- [SOURCE TEXT]:
—————
The method of the course was primarily historical, though certain essays
have been added of a more idealist type. It is hoped that the point of
view suggested, though prompted by current events, may be found to have
some permanent value. It could obviously be applied to many other
aspects of European life, e.g. morality and politics, to which
conditions of space have only permitted indirect reference to be made in
this volume.

F.S.M.




CONTENTS


I. INTRODUCTORY: THE GROUNDS OF UNITY
By F. S. MARVIN.

II. UNITY IN PREHISTORIC TIMES
By J. L. MYRES, Wykeham Professor of Ancient History, Oxford.

III. THE CONTRIBUTION OF GREECE AND ROME
By J. A. SMITH, Waynflete Professor of Mental and Moral
Philosophy, Oxford.

IV. UNITY IN THE MIDDLE AGES
By ERNEST BARKER, Fellow of New College, Oxford.

V. UNITY AND DIVERSITY IN LAW
By W. M. GELDART, Vinerian Professor of English Law, Oxford.

VI. THE COMMON ELEMENTS IN EUROPEAN LITERATURE AND ART
By the Rev. Dr. A. J. CARLYLE, University College, Oxford.

VII. SCIENCE AND PHILOSOPHY AS UNIFYING FORCES
By L. T. HOBHOUSE, White Professor of Sociology,
University of London.

VIII. THE UNITY OF WESTERN EDUCATION
By J. W. HEADLAM, late Fellow of King's College, Cambridge.

IX. COMMERCE AND FINANCE AS INTERNATIONAL FORCES
By HARTLEY WITHERS.

X. INTERNATIONAL INDUSTRIAL LEGISLATION
By CONSTANCE SMITH, sometime British Delegate on International
Bureau for Industrial Legislation.

XI. COMMON IDEALS OF SOCIAL REFORM
By C. DELISLE BURNS.

XII. THE POLITICAL BASES OF A WORLD-STATE
By J. A. HOBSON.

XIII. RELIGION AS A UNIFYING INFLUENCE IN WESTERN CIVILIZATION
By H. G. WOOD, late Fellow of Jesus College,
Cambridge.
—————
- [TASK GOAL]:
Answer these questions from the source text:
1. Which two aspects of European life does the source text give as examples to which its point of view could be applied?
2. Who wrote the chapter titled "UNITY AND DIVERSITY IN LAW", and what position is listed for that author?
3. What is the title of the chapter by L. T. Hobhouse?
Rely on the source text alone for the answers.

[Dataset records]
—————
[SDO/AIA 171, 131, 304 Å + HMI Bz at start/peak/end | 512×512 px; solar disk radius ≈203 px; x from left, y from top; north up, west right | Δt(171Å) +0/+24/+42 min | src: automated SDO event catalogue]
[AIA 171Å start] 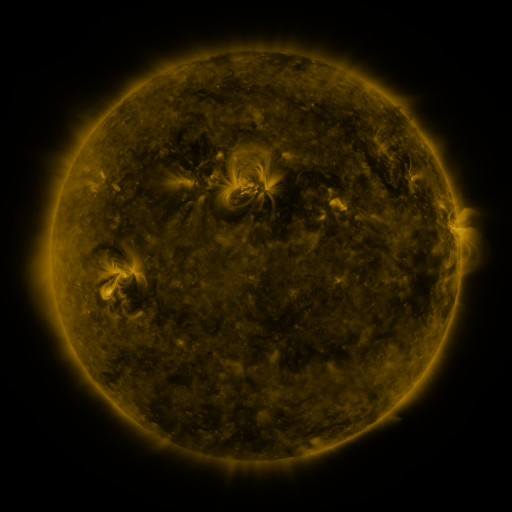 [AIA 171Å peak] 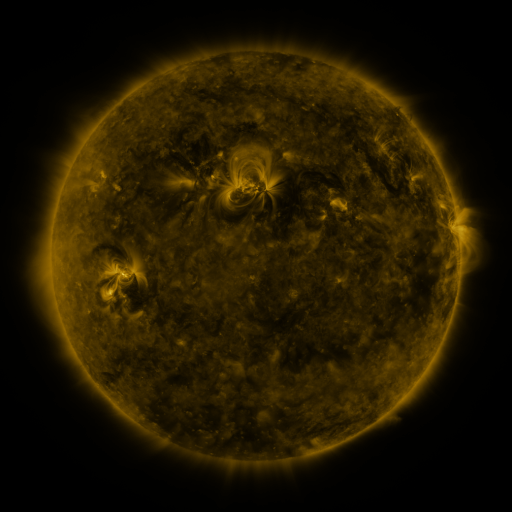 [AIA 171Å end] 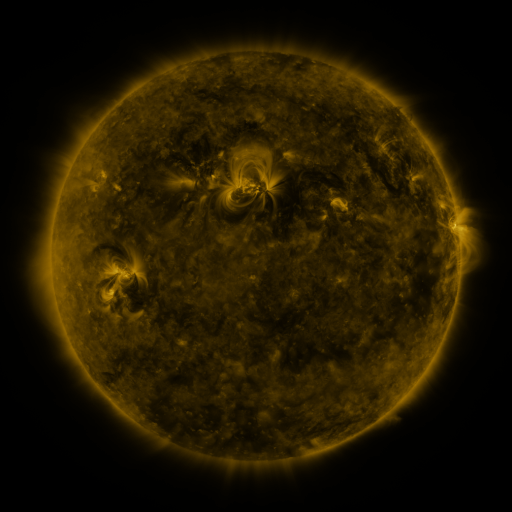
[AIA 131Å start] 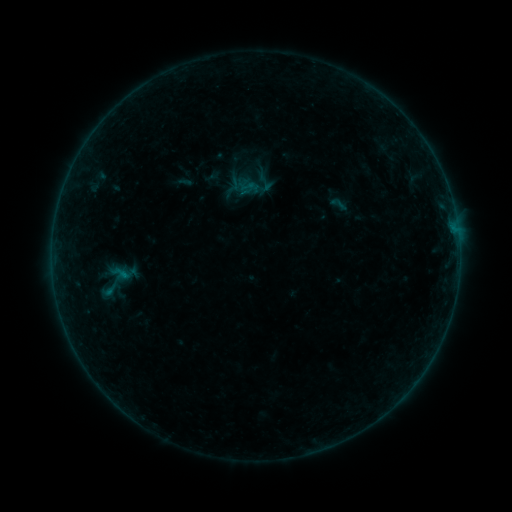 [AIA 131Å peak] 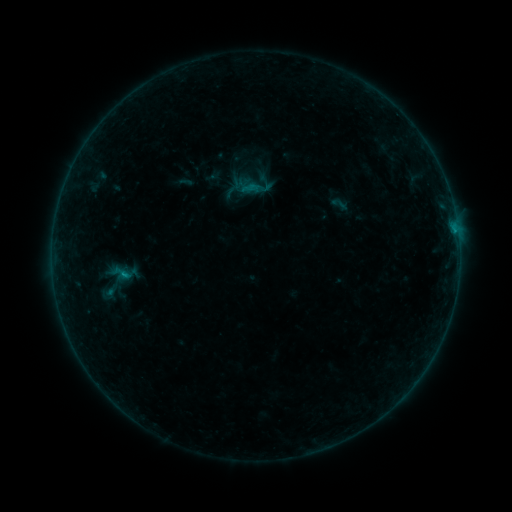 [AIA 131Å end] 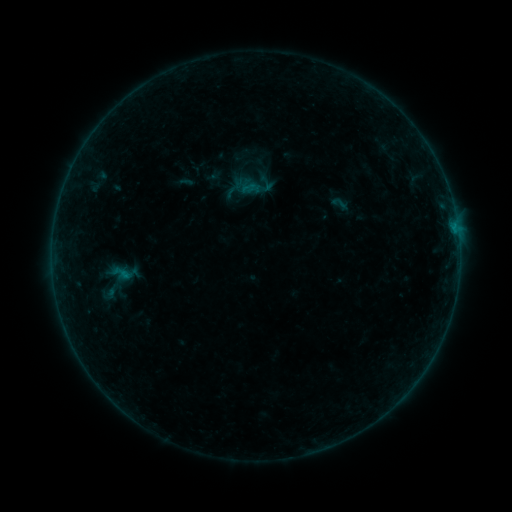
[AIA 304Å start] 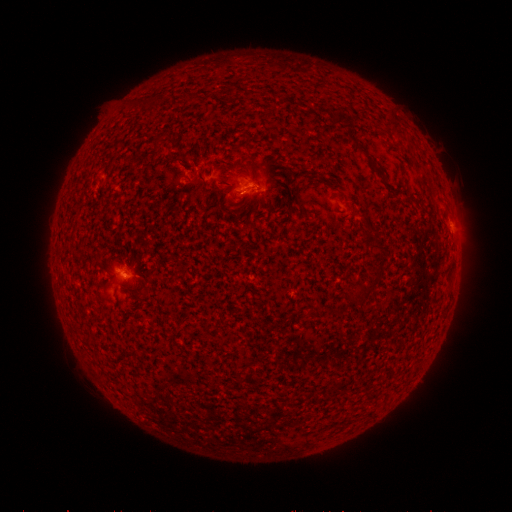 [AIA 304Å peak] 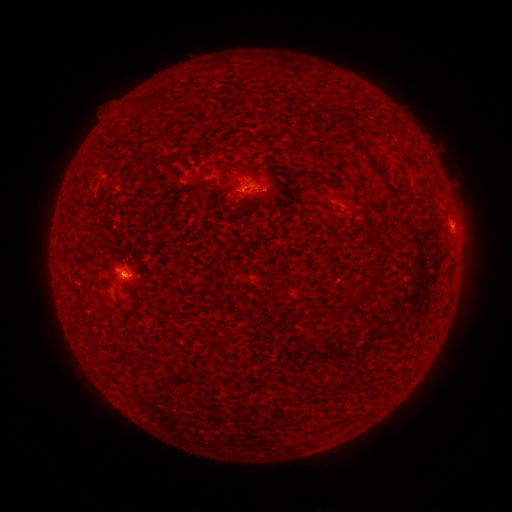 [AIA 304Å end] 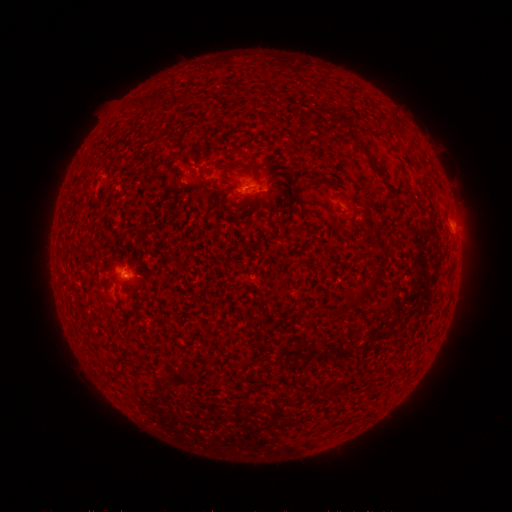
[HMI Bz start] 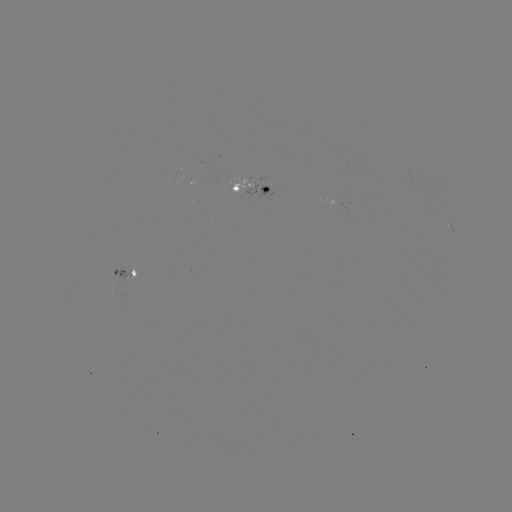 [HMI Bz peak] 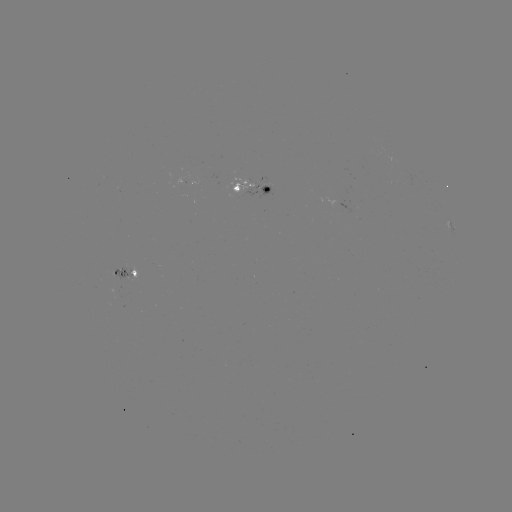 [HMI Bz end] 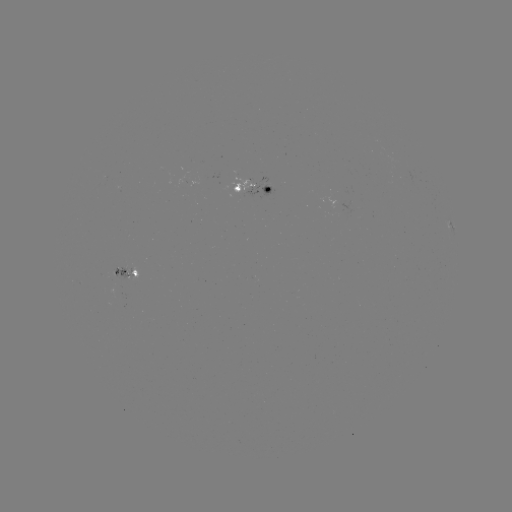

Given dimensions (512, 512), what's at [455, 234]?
—————
- [SOLUTION TO THIS PROBLEM]:
1. Morality and politics.
2. W. M. Geldart, Vinerian Professor of English Law, Oxford.
3. Science and Philosophy as Unifying Forces.